History has seemed to be more of an impediment than inspiration for Brewer High School’s football team, but not anymore.
As much as Brewer’s development from also-ran to playoff team and title contender is physical in nature, it was the mental part that propelled the Witches to championship status after 31/2 decades without one.
“It’s the mental part that usually takes longer than the physical part,” said Brewer head coach Ed Ortego, who arrived at the high school as an assistant coach and biology teacher 10 years ago.
Three years ago, Ortego went from assistant to head coach. Since then, Brewer has compiled a 24-7 record with three straight playoff appearances.
It has been one hurdle after another for the Witches, even during their current run of success. First it was making the playoffs, then winning a playoff game, then beating perennial Pine Tree Conference/LTC Class B pigskin powers Belfast and Winslow.
It was the last hurdle that took the longest time for the Witches to clear. It had been 14 years since the Witches walked off a football field victorious over Winslow.
Now the other orange-and-black team is preparing to play for its first state title since 1970. The Witches will take on West champ York in a 2:30 p.m. game at Fitzpatrick Stadium in Portland on Saturday.
“We knew this team would be special early, but we also knew there were lots of kids here who had to understand they had to be coached and not just get by on their athletic ability,” said Ortego, a Louisiana native who is returning to his home state to live with his wife after the current semester is over. “We have some great athletes, but our biggest challenge with this team is getting them not to freelance and play together as a team.”
All 42 varsity players began buying into that school of thought – along with the coaches’ constant preaching about doing things “inch by inch” – in preseason, but it wasn’t until late in the first quarter of last Saturday’s PTC title game against unbeaten Winslow, that they completely believed it.
“We kept asking them ‘Who are we? Are we a team that wants to be great, or are we a great team?'” Ortego said. “Against Winslow, we had consistent mistakes and sloppy play, and it started out that way again Saturday.”
Brewer had a touchdown taken off the scoreboard on its opening drive due to a holding penalty and then turned the ball over via fumble on its second possession in the first seven minutes. That had to have players thinking “here we go again” after having had 14 turnovers in their two previous games against Winslow, one of which was last season’s 14-0 loss in the PTC final.

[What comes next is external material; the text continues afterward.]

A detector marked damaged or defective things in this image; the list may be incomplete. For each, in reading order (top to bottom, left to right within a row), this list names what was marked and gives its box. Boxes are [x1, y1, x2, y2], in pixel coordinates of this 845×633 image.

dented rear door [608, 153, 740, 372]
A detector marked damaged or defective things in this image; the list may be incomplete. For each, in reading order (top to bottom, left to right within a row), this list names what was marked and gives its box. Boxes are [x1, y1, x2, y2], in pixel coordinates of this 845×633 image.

“Were we worried? Sure. I know the players were rattled and that might have been what they were thinking, but we had to get them back on track, thinking inch by inch, and playing tough,” said Ortego.
Brewer’s next possession was a 14-play, 61/2-minute, 83-yard, game-tying touchdown drive aided by a Winslow penalty on a Brewer punt that gave the ball back to the Witches.

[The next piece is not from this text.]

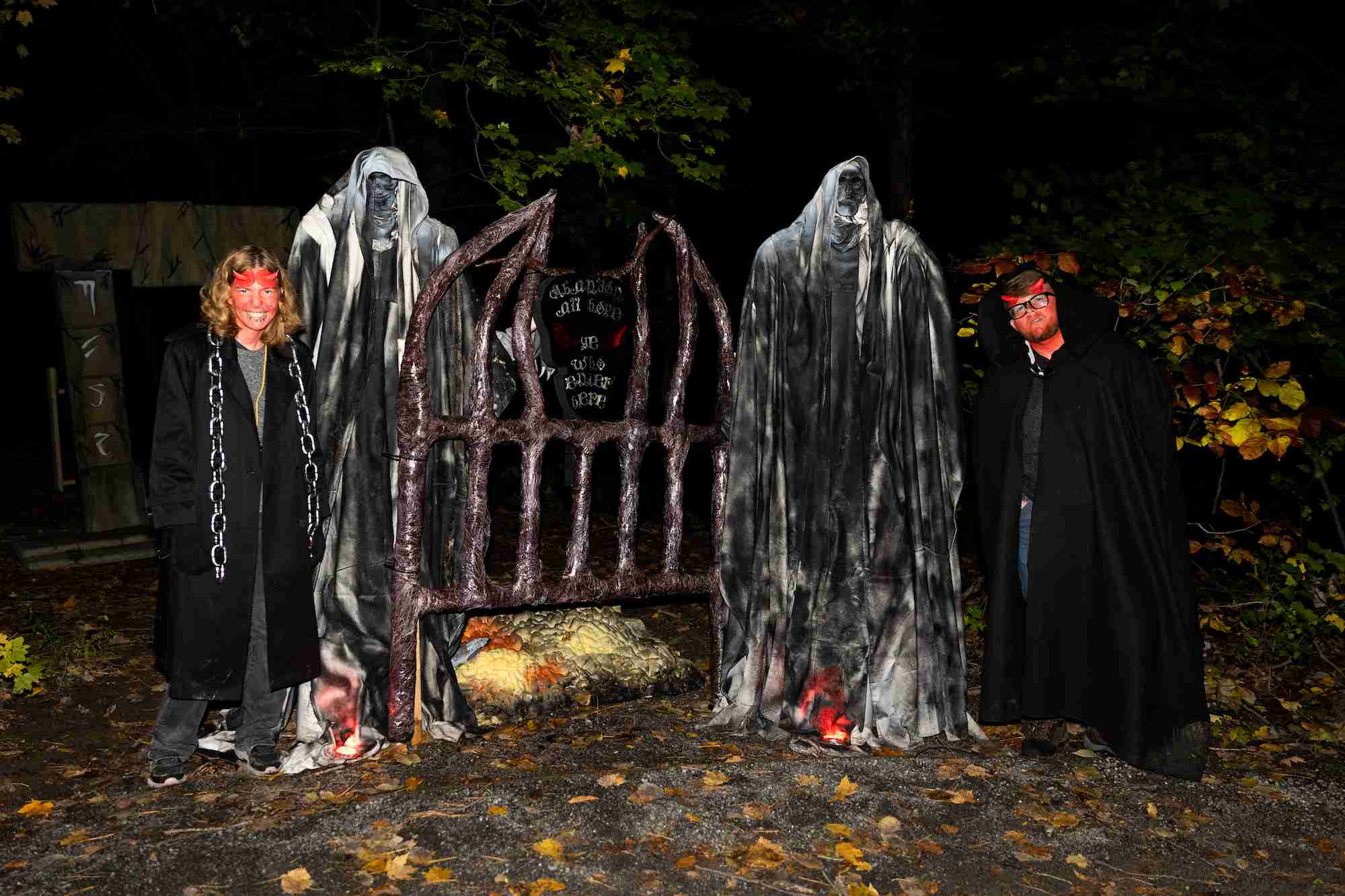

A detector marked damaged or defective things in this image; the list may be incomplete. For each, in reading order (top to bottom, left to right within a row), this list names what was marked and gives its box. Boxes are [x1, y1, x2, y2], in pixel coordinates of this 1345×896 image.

“We usually get on each other when we have mistakes, but our coaches focused on that, so today, we didn’t give each other crap and just kept rolling,” said two-way starting lineman Matt Wilson, one of 13 seniors and five returning starters. “We basically decided we weren’t going to let it bother us anymore.”
The rest of the game was an orange crush for the Witches as they finished with double the total yardage and time of possession and almost four times as many first downs (19 to 5), holding Winslow to one first down in the second half.

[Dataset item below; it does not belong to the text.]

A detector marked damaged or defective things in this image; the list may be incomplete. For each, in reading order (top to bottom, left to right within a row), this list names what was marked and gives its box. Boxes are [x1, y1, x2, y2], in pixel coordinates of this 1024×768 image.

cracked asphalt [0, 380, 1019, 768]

“They’re a very fundamentally sound team and they attacked us in a very fundamental manner,” said defensive coordinator Jim Poulin, whose Raiders have used the same formula to win three regional and two state titles the last six years. “Today you didn’t see teams try to trick each other. They basically said, ‘Here we come.’ They did it the old-fashioned way, and earned it.”
Ortego traces Brewer’s last bit of maturation to the Monday after a 21-0 regular season loss to Winslow five weeks ago.
“Our approach has far-reaching effects even though we designed it specifically for this team,” said Ortego. “In the last three weeks, we just decided we weren’t that mentally unsure team anymore. We’re no longer living in the past.”